Tras 12 años de kirchnerismo, Argentina comienzó ayer la transición política con un encuentro privado entre la presidenta saliente, Cristina Fernández, y su sucesor, el conservador Mauricio Macri, que asumirá el cargo el 10 de diciembre.
"Me dijo que fuera solo, así que allá voy", declaró ayer al diario Perfil el presidente electo sobre la reunión a puerta cerrada que tendrá lugar en las próximas horas en la quinta presidencial de Olivos, a las afueras de Buenos Aires.
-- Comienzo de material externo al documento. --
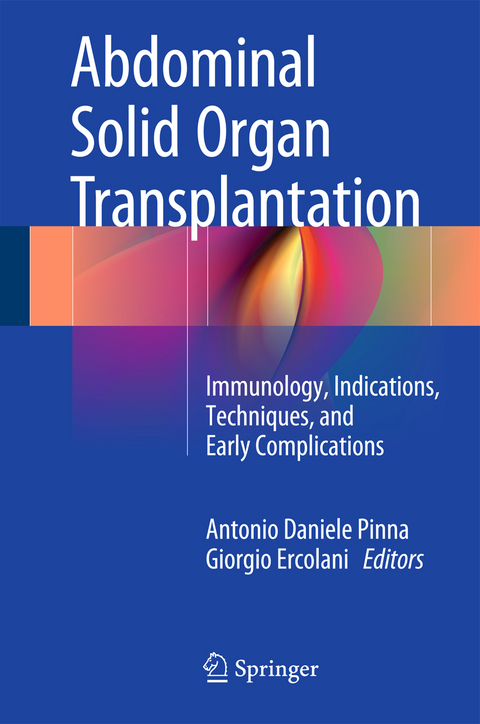 Abdominal Solid Organ Transplantation - 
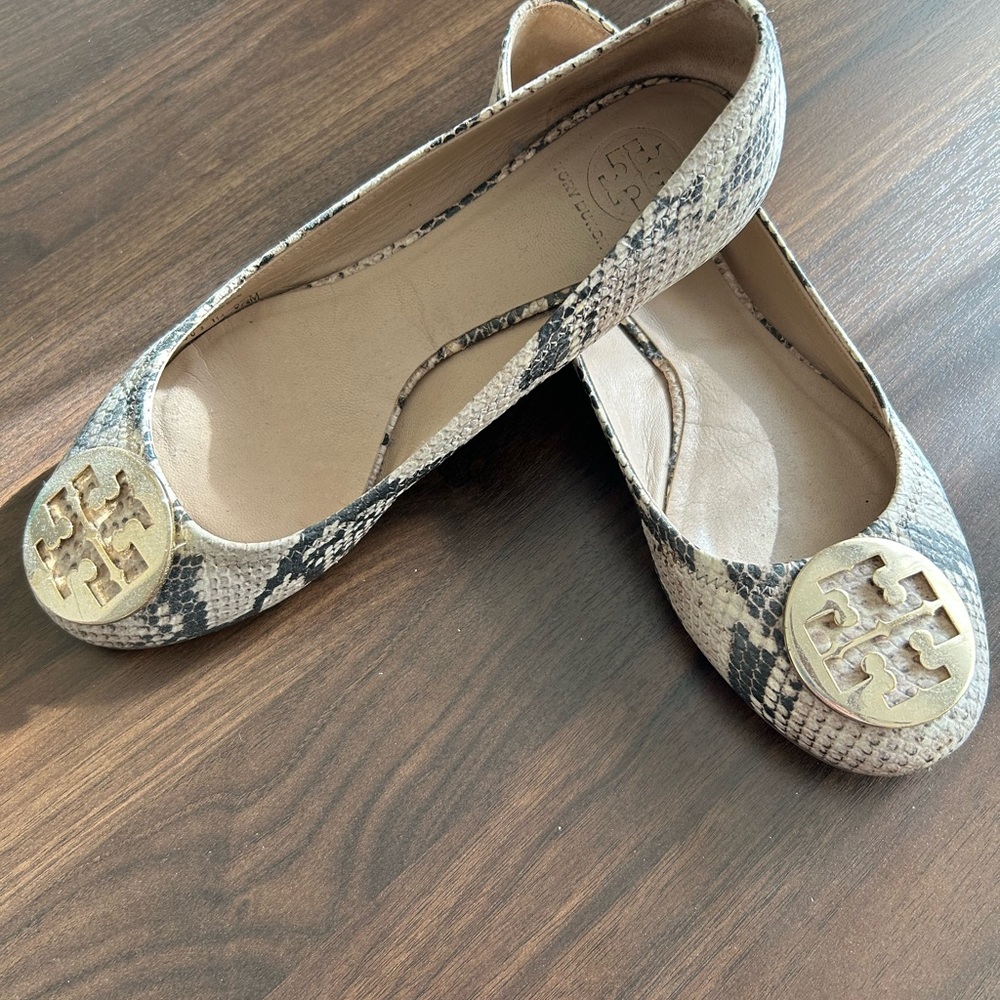 Tory Burch Ballet Flats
Macri expresó su deseo de que sea una "charla constructiva" y anticipó que solicitará a Fernández una "transición ordenada". "No se conocen cuáles son los temas que se tocarán y no podemos entonces seguir haciendo presagios", se excusó el jefe de Gabinete, Aníbal Fernández, al ser consultado por periodistas sobre el encuentro, que tiene lugar un día después de que la mandataria recibiera al candidato de su espacio político, el peronista Daniel Scioli, derrotado por 2,8 puntos por Macri.
Fernández se mantuvo en silencio desde la noche electoral, cuando llamó al líder de Cambiemos para felicitarlo por la victoria e invitarlo a la quinta presidencial, en la que ha vivido desde 2003, primero como primera dama, bajo el mandato del fallecido Néstor Kirchner, y después como jefa de Estado por dos periodos consecutivos (2007-2015).
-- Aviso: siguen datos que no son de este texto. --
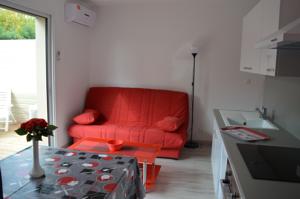 Appartement Le Clos Du Champ De L'amour : photos des chambres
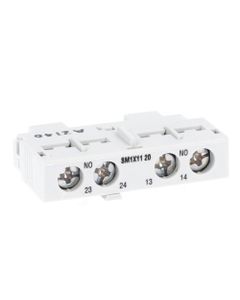 Styk pomocniczy SM1X1120, 2NO montaż czołowy, do SM1P, SM1R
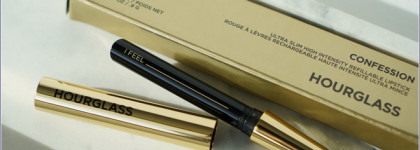 Hourglass Confession Ultra Slim # I feel - самая тонкая помада в моей косметичке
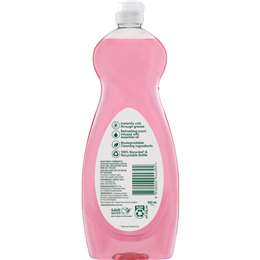 Palmolive Ultra Dishwashing Liquid Vanilla & Berries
En las menos de tres semanas restantes para el relevo presidencial, la prioridad de Macri es averiguar el estado de las cuentas argentinas y revisar los multimillonarios acuerdos firmados en los últimos años con China y Rusia, dos potencias con excelentes vínculos con el Ejecutivo kirchnerista.
"Hay muchas cosas que queremos saber para ver en qué dirección rumbeamos a partir de diciembre", dijo Macri al diario La Nación. "Les he pedido a los argentinos paciencia, porque milagros no soy capaz de hacer. Pero tengo plena conciencia de que el tiempo cuenta", agregó.